GOAL: Transcribe the section of the Redis configuration passage below between "You can set" and "in version 2.6.", inclusive.

SOURCE PASSAGE:
Then we must decide how often a command is appended to the file. Setting always is the more durable because every command is saved. It’s also slow, which often negates the reason people have for using Redis. By default, everysec is enabled, which saves up and writes commands only once a second. This is a decent trade-off because it’s fast enough, and worst case you’ll lose only the last one second of data. Finally, no is an option, which just lets the OS handle flushing. It can be fairly infrequent, and you’re often better off skipping the append-only file altogether rather than choosing it.

 # appendfsync always
 appendfsync everysec
 # appendfsync no

Append-only has more detailed parameters, which may be worth reading about in the config file when you need to respond to specific production issues.

Security

Although Redis is not natively built to be a fully secure server, you may run across the requirepass setting and AUTH command in the Redis documentation. These can be safely ignored because they are merely a scheme for setting a plaintext password. Because a client can try nearly 100,000 passwords a second, it’s almost a moot point, beyond the fact that plaintext passwords are inherently unsafe anyway. If you want Redis security, you’re better off with a good firewall and SSH security.

Interestingly, Redis provides command-level security through obscurity, by allowing you to hide or suppress commands. Adding this to your config will rename the FLUSHALL command (remove all keys from the system) into some hard-to-guess value like c283d93ac9528f986023793b411e4ba2:

 rename-command FLUSHALL c283d93ac9528f986023793b411e4ba2

If you attempt to execute FLUSHALL against this server, you’ll be hit with an error. The secret command works instead.

 redis 127.0.0.1:6379> FLUSHALL
 (error) ERR unknown command 'FLUSHALL'
 redis 127.0.0.1:6379> c283d93ac9528f986023793b411e4ba2
 OK

Or better yet, we can disable the command entirely by setting it to a blank string in the configuration.

 rename-command FLUSHALL ""

You can set any number of commands to a blank string, allowing you a modicum of customization over your command environment.

Tweaking Parameters

There are several more advanced settings for speeding up slow query logs, encoding details, making latency tweaks, and importing external config files. Keep in mind, though, if you run across some documentation about Redis virtual memory, simply ignore it, as that feature was removed in version 2.6.

DATA EXTRACT:
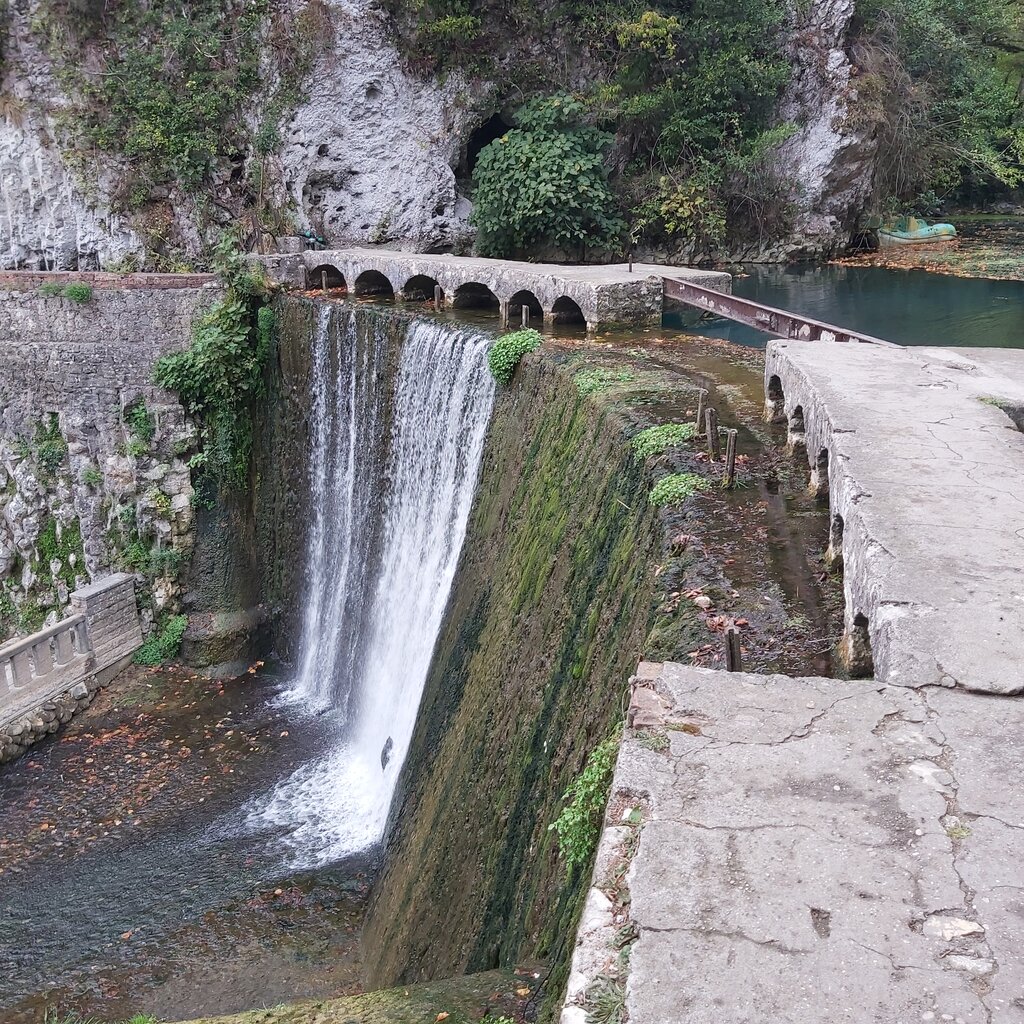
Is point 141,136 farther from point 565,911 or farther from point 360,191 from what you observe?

FINAL RESULT:
You can set any number of commands to a blank string, allowing you a modicum of customization over your command environment.

Tweaking Parameters

There are several more advanced settings for speeding up slow query logs, encoding details, making latency tweaks, and importing external config files. Keep in mind, though, if you run across some documentation about Redis virtual memory, simply ignore it, as that feature was removed in version 2.6.